Serverless Model Serving: OpenWhisk, Apache Spark and MLeap

This post is a summary of talks I gave at Open Source Summit 2017, Big Mountain Data Fall 2017, and Scale By the Bay 2017. It covers how to serve Apache Spark MLlib models as a resource-efficient bundle using MLeap for serialization and Apache OpenWhisk for HTTP and horizontal scalability. The end product of this post is a detailed how-to guide on using OpenWhisk with " Docker Actions ," a how-to guide on MLeap and very little in the way of coverage on MLlib.

An illustration of Serverless Machine Learning. Events hit the API Gateway and are routed to a coresponding model.

The Motivation

I've been using Apache Spark for over four years, and while it has many advantages, it's warts are well documented. One of the limitations of Spark is that it doesn't work great on smaller data. This limitation is partially by design, as Spark is designed to tackle large computation jobs at scale, and there are many perils to using it prematurely. There are a lot of opinions on the quality and breadth of models offered by Spark MLlib , but this post is not about its virtues and about how to serve these models. What if you want to use a model you trained on 700 TBs of data on a handful of HTTP requests per second?

An example of what I imagined.

A few years ago I wrote a blog aboutLivy, and it's somewhat designed to solve this problem. I could, for example, create a generic spark job that takes parameters over HTTP and returns the response. However, there are a few limitations to this approach. There is overhead for submitting Spark jobs, and there is some finite capacity with a Spark cluster. Using resources that could be spent crunching numbers or fitting models is a much better use than jobs that calculate values for one-off HTTP requests.

- **Your task**: According to the post on serverless model serving, why is a generic Spark job that takes parameters over HTTP through Livy a limited way to serve models? Answer in one to three sentences. The records have no connection to the post on serverless model serving.

- **Excerpted records**:

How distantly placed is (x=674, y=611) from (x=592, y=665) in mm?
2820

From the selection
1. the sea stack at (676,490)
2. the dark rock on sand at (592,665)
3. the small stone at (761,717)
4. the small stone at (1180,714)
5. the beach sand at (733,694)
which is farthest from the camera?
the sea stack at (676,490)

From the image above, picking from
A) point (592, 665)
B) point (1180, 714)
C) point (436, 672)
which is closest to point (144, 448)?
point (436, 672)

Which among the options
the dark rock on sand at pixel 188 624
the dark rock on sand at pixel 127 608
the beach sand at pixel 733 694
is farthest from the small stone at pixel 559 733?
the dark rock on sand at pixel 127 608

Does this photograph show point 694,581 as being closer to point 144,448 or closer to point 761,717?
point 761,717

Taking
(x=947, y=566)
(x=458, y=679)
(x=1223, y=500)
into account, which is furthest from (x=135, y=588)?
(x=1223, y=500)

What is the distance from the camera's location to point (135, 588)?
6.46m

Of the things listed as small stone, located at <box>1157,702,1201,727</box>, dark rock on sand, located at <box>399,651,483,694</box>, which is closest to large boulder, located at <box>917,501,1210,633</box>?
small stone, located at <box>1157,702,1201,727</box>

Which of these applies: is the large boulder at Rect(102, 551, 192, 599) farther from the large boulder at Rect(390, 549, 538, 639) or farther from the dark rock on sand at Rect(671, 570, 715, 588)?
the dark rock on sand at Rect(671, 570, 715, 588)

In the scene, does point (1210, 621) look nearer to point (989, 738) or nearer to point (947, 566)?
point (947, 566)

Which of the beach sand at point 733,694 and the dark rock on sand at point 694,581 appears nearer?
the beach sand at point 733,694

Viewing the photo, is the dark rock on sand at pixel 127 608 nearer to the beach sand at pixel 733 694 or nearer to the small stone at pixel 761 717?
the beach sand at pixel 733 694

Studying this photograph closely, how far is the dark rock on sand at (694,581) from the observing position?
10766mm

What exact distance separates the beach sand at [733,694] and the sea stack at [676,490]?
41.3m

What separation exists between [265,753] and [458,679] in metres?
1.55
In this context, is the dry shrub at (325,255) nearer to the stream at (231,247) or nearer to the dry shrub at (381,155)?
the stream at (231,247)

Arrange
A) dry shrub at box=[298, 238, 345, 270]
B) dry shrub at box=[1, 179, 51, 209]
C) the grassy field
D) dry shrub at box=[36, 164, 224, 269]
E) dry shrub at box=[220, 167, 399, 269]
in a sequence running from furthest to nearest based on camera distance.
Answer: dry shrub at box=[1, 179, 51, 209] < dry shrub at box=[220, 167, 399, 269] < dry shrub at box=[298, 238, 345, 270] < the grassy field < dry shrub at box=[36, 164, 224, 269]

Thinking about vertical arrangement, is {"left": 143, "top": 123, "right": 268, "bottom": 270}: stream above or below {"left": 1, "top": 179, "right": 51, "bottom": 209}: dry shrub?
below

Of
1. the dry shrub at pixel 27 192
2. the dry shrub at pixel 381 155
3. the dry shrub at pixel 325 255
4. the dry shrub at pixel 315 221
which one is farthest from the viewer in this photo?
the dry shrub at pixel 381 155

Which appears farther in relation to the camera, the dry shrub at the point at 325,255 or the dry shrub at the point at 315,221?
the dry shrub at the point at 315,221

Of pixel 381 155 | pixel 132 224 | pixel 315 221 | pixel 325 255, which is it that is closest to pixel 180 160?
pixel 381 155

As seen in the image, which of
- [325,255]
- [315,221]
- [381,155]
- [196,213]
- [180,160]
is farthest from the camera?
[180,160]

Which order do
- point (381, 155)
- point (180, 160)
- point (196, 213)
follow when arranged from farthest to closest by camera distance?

- **Reply**: Submitting Spark jobs carries overhead, and a Spark cluster has only finite capacity. That capacity is better spent crunching numbers or fitting models than running jobs that calculate values for one-off HTTP requests.